§ Stored data entries:
:::::

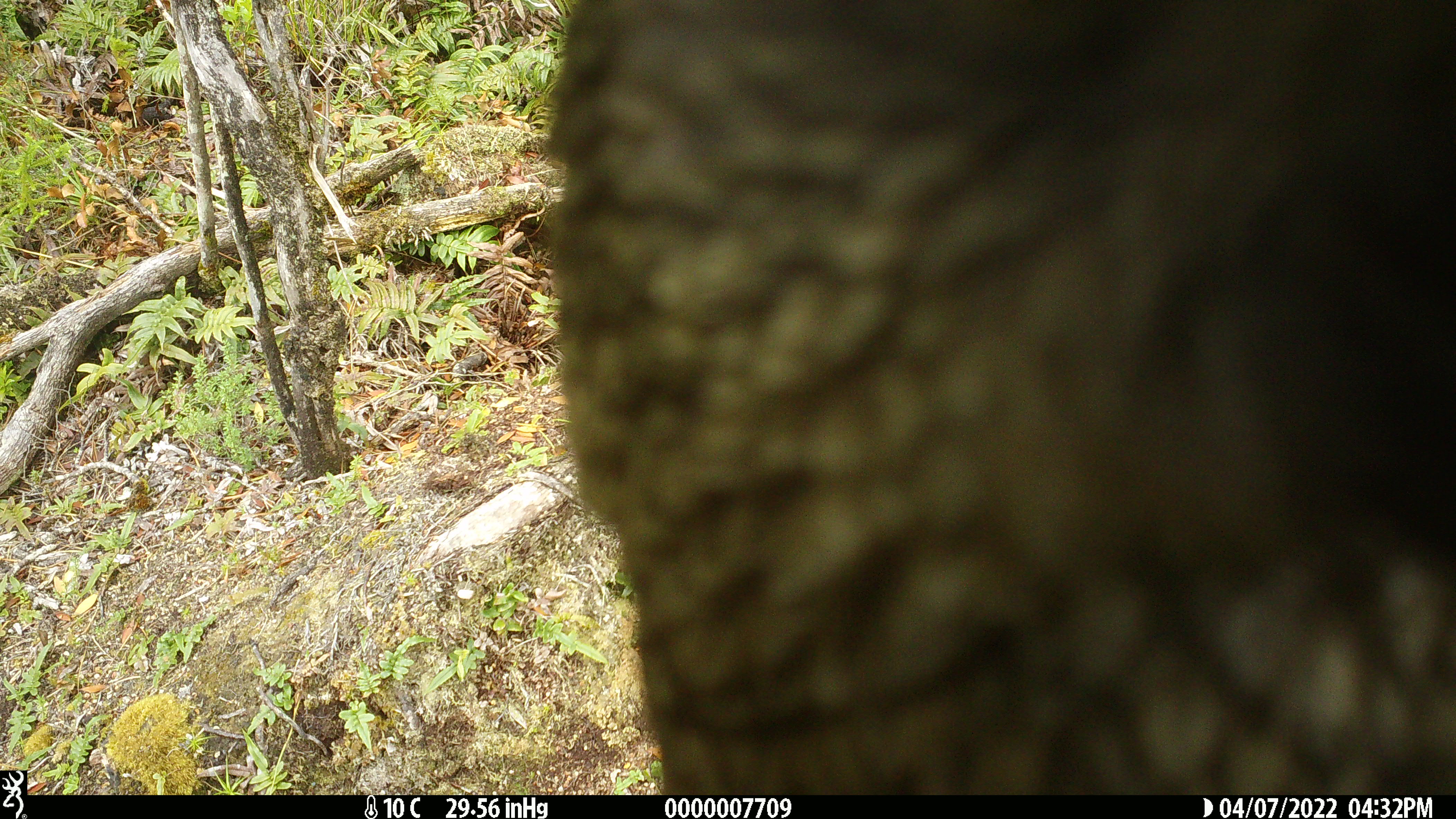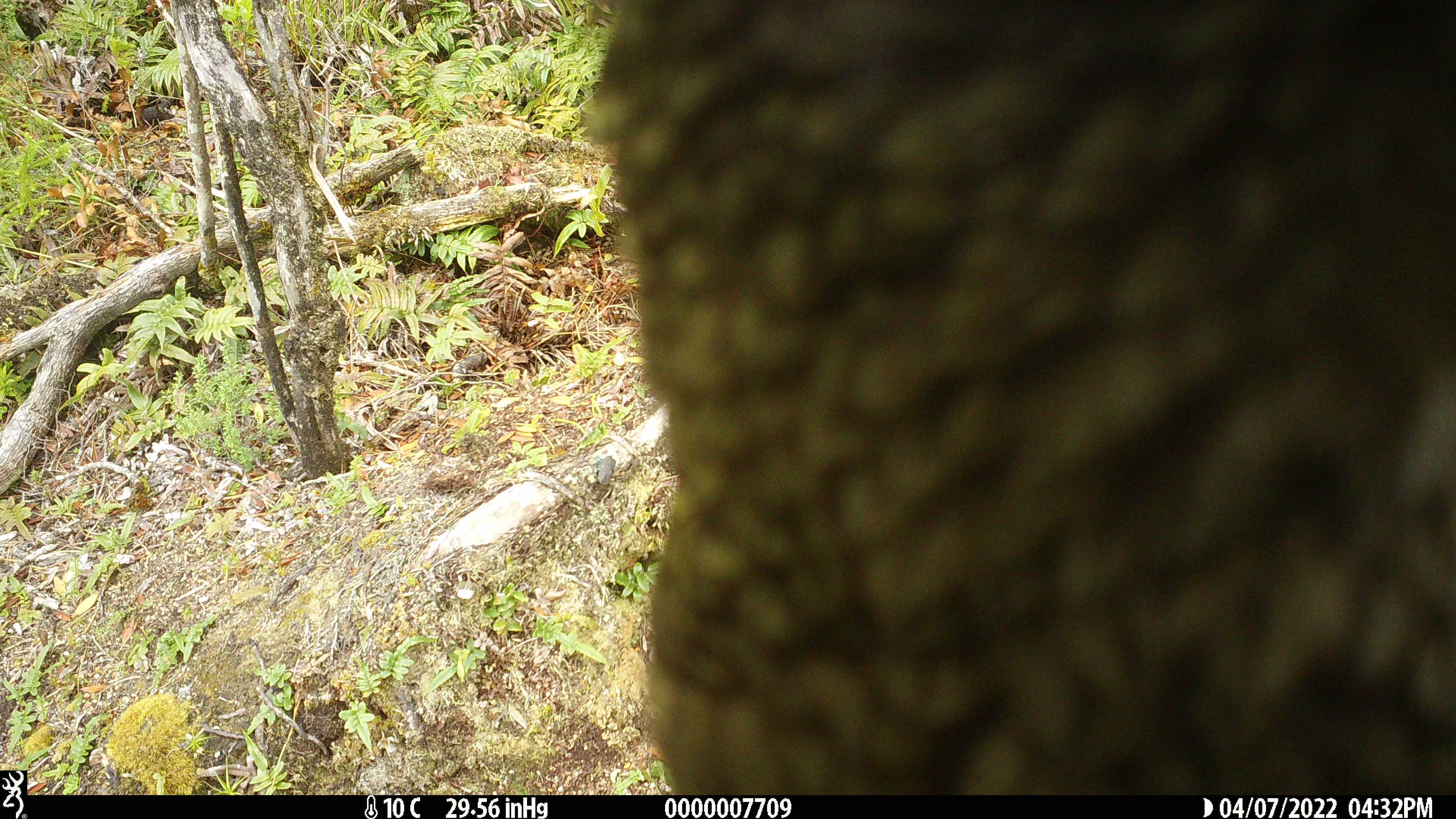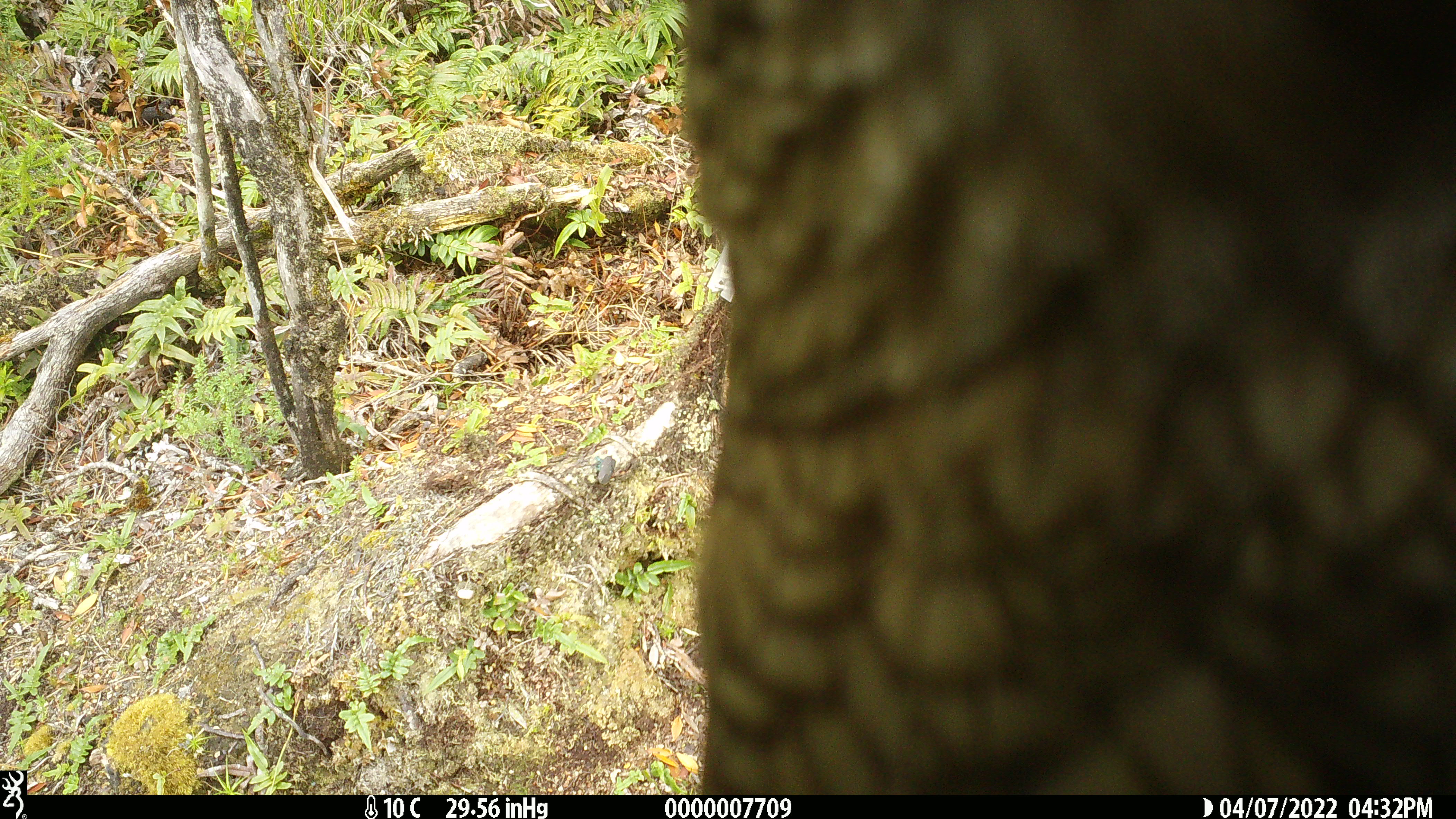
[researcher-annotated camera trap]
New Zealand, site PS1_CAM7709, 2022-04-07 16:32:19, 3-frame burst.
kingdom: Animalia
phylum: Chordata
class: Aves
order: Psittaciformes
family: Strigopidae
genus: Nestor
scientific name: Nestor notabilis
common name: kea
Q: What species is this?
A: Kea (Nestor notabilis).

:::::

§ TASK OBJECTIVE: Transcribe each entry precisely as given, leaving the pictures out.

§ WRITTEN REPLY:
[researcher-annotated camera trap]
New Zealand, site PS1_CAM7709, 2022-04-07 16:32:19, 3-frame burst.
kingdom: Animalia
phylum: Chordata
class: Aves
order: Psittaciformes
family: Strigopidae
genus: Nestor
scientific name: Nestor notabilis
common name: kea
Q: What species is this?
A: Kea (Nestor notabilis).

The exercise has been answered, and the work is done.